- Location within the regional unit
- Agios Kosmas Location within Greece
- Coordinates: 40°9.1′N 21°15′E﻿ / ﻿40.1517°N 21.250°E
- Country: Greece
- Administrative region: Western Macedonia
- Regional unit: Grevena
- Municipality: Grevena

Area
- • Municipal unit: 115.087 km^{2} (44.435 sq mi)
- • Community: 9.496 km^{2} (3.666 sq mi)
- Elevation: 962 m (3,156 ft)

Population (2021)
- • Municipal unit: 681
- • Municipal unit density: 5.92/km^{2} (15.3/sq mi)
- • Community: 54
- • Community density: 5.7/km^{2} (15/sq mi)
- Time zone: UTC+2 (EET)
- • Summer (DST): UTC+3 (EEST)
- Postal code: 511 00
- Area code: +30-2462
- Vehicle registration: PN

= Agios Kosmas =

Agios Kosmas (Άγιος Κοσμάς, before 1927: Τσιράκι – Tsiraki) is a village, a community and a municipal unit of the Grevena municipality.

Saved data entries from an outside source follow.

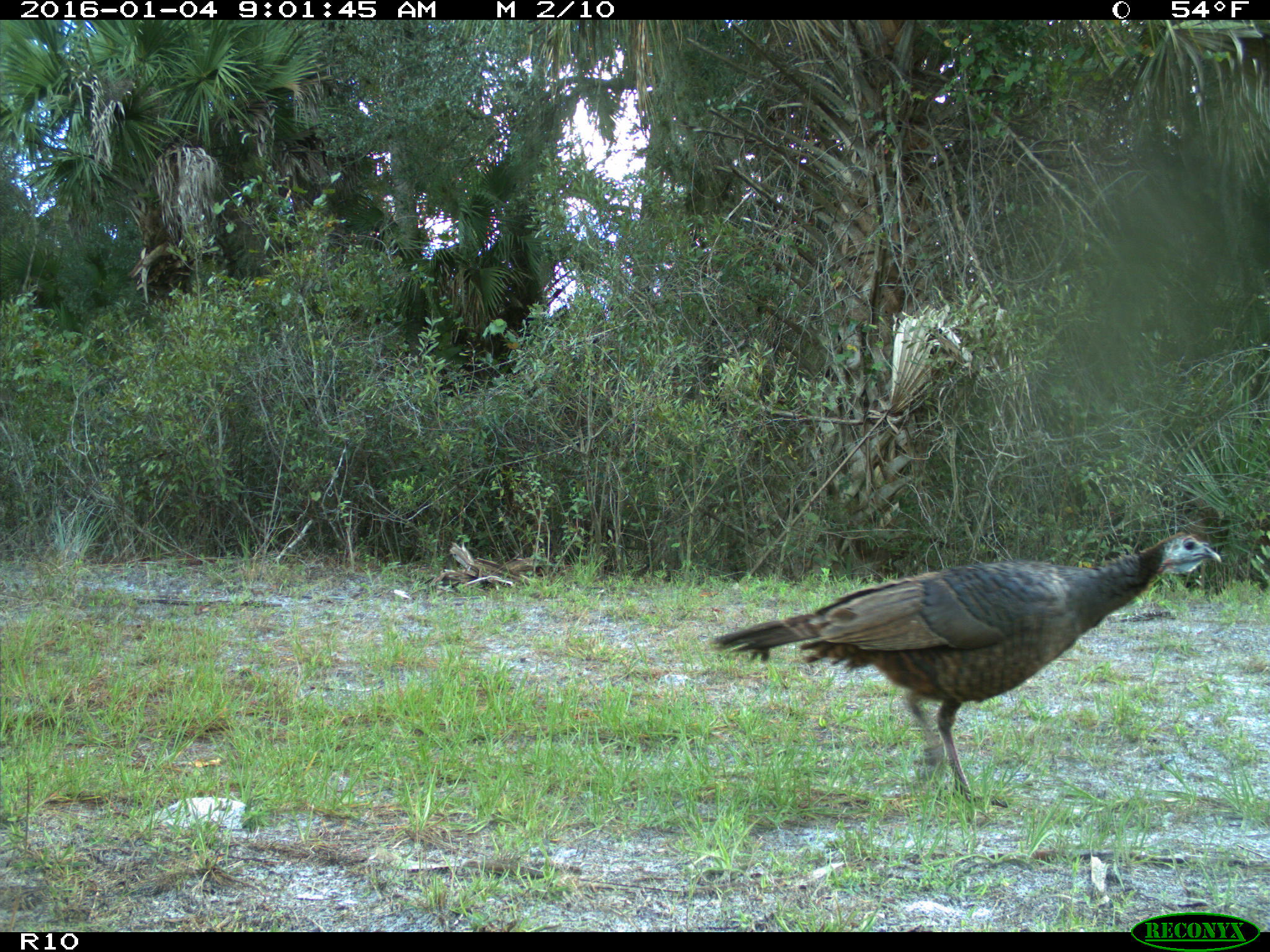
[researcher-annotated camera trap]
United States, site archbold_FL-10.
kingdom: Animalia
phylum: Chordata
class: Aves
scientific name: Aves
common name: birds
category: unidentified bird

Before the 2011 local government reform it was an independent municipality. The municipality was established in 1997 with the name Kosmas o Aitolos (Κοσμάς ο Αιτωλός), which was changed to Agios Kosmas in 2004. The seat of the municipality was in Megaro. The 2021 census recorded 54 residents in the community and 681 residents in the municipal unit. The community of Agios Kosmas covers an area of 9.496 km^{2} while the municipal unit covers an area of 115.087 km^{2}. The village is named after the 18th-century saint Cosmas the Aetolian.

==Administrative division==
The municipal unit of Agios Kosmas consists of nine communities: Agios Kosmas, Dasyllio, Kalirachi, Kalloni, Kydonies, Kyparissi, Megaro, Oropedio and Trikorfo.

The community of Agios Kosmas consists of three settlements: Agios Kosmas, Ano Ekklisia and Ekklisia.